The Department of Finance (DOF) has expressed its full support to the proposal to reform the corporate pension system, as it will not only expand and diversify the investor base of the capital markets, but will also be a major step forward in achieving financial inclusion.
Carlos Dominguez, DOF secretary, in a statement sent yesterday said overhauling the country’s underdeveloped corporate pension system will be “a win-win for all” against the backdrop of the protracted coronavirus pandemic, given positive outcomes expected from this proposed reform.
“The move to reform our corporate pension system, which has been underdeveloped for far too long, presents us with a wealth of benefits that go beyond increasing the efficiency of our capital markets. This creates a vast opportunity for ordinary Filipinos to take part in the development of our financial sector and our economy,” Dominguez said during Monday afternoon’s hearing of the House committee on banks and financial intermediaries.
The bill centers on the establishment of an Employee Pension and Retirement Income Account, which is similar to the portable, employee-managed retirement accounts in developed economies that ensure workers continue to contribute to, and grow, their pension accounts even when they transfer from one job to another.
Dominguez told lawmakers during the virtual panel hearing that corporate pension reform “will democratize wealth by opening access for thousands of small investors to grow their hard-earned savings through investments in the capital markets.”
Dominguez said in other countries, pension systems are active participants in the capital markets and help increase contractual savings that would aid in funding productive long-term investments of the national government and the private sector as well.
“Now is the time to expand the investor base in our capital markets while securing the future of our workers and their families,” Dominguez said.
He added that reforming the corporate pension system has now become even more urgent as the country transitions to a knowledge-based economy and nears its demographic “sweet spot,” or the period when an optimal number of its population are of young working age with few dependents.
The primary beneficiaries of corporate pension reform, particularly its portability feature, are the Millennials and Generation Z workers aged 18 to 35 years old who are inclined to switch jobs and, on the average, hold about 12 jobs in their working lifetime, Dominguez said.

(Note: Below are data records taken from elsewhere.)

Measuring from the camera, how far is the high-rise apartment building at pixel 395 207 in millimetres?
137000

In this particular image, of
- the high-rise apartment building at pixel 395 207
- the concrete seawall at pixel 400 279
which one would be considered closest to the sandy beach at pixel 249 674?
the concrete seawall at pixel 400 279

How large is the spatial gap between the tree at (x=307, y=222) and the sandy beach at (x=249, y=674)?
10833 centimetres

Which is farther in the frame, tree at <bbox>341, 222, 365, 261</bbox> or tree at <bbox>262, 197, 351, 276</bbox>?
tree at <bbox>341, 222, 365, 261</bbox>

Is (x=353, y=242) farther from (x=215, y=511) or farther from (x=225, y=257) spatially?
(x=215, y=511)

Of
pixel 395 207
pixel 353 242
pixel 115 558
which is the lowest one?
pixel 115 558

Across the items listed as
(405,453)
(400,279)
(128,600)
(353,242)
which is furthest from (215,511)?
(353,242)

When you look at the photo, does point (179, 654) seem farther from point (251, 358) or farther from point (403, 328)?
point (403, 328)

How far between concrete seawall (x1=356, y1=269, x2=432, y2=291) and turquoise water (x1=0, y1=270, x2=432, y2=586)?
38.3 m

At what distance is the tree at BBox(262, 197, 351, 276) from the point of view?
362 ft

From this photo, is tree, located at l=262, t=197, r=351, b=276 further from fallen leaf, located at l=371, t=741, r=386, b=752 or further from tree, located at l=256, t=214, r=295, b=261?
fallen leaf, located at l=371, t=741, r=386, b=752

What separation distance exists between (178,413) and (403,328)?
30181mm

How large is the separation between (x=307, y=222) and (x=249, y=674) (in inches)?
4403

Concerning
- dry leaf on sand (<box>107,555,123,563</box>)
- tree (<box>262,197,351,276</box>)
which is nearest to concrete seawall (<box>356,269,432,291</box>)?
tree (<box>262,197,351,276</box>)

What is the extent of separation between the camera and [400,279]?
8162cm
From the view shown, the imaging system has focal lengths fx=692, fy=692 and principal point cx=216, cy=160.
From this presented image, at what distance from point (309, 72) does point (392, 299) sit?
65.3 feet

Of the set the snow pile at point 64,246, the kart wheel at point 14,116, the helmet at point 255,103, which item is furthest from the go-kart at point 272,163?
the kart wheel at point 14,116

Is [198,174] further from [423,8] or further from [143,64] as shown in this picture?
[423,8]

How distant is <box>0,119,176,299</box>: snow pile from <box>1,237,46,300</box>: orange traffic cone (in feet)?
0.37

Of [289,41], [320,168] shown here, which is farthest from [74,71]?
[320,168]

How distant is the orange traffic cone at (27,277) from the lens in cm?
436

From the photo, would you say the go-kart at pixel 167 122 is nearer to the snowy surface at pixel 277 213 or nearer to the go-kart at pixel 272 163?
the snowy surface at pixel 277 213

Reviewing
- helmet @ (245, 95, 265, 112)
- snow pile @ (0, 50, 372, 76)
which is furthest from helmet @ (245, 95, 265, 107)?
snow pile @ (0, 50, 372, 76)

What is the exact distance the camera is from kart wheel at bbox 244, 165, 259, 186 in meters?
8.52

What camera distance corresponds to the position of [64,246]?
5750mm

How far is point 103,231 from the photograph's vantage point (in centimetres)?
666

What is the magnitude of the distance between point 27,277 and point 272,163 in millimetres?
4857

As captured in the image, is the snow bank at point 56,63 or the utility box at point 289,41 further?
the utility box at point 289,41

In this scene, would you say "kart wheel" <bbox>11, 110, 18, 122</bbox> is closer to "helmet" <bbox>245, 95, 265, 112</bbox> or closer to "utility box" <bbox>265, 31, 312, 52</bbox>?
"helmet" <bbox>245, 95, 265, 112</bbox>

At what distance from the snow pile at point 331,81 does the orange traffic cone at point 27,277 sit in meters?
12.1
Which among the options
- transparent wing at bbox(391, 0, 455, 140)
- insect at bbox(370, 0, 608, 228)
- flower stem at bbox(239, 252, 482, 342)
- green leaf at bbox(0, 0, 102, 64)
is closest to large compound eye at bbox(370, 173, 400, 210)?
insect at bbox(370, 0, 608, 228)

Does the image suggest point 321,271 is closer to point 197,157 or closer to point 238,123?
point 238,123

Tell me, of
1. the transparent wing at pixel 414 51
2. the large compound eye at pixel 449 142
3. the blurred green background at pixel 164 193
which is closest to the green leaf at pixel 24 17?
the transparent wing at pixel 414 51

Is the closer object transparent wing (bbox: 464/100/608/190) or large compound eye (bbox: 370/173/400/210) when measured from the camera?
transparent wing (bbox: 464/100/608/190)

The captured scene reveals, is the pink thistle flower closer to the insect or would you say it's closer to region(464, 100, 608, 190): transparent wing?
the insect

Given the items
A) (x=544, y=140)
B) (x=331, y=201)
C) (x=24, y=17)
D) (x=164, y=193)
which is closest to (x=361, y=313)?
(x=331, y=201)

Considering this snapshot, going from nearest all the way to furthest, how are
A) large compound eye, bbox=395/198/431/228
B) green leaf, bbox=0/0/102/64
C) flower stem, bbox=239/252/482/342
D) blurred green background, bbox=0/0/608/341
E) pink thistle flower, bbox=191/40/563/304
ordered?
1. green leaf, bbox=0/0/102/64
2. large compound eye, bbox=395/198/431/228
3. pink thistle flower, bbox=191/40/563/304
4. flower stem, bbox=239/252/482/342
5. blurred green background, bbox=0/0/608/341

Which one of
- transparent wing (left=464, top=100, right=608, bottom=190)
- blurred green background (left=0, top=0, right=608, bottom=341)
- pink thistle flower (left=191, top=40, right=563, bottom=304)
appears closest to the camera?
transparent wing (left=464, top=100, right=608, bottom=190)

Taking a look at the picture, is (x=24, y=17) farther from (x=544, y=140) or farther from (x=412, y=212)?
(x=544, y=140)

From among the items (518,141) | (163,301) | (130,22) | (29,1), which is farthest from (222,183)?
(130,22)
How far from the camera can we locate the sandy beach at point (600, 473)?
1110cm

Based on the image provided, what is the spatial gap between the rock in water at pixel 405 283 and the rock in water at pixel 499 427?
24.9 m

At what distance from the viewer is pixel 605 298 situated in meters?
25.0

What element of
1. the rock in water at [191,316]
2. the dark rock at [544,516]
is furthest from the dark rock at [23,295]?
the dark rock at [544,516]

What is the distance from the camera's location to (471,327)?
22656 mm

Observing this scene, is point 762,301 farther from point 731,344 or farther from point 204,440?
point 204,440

This reform will also benefit the Generation X (those born between 1965 and 1980) and many Baby Boomers (those born from 1946 to 1964) who are nearing retirement age and would require an adequate amount of savings to be able to live comfortably past their working years.
Employers will also benefit from this reform because they will be incentivized to participate actively as a means to encourage employee retention and engagement, Dominguez said.
“With the proposed reform, the workforce is encouraged to potentially increase productivity, knowing that they will have sufficient allocated savings. This would ultimately contribute to economic growth,” Dominguez said.
“Looking at the big picture, this reform will increase the supply of capital in the financial system, encourage more investments, and promote stock and bond market development.
All these will help turbo-boost the competitiveness of the Philippine capital markets,” he added.
The reform will also reinforce the regulatory regime of capital markets to bolster investor protection, he noted.
Dominguez said an Asian Development Bank study found that a one-percent increase in the share of pension assets in the economy corresponds to a one-percent growth in real gross domestic product per capita.
“Therefore, building a truly robust corporate pension structure makes available huge volumes of capital to our financial system. It is among the most efficient ways to fund our long-term growth,” he said.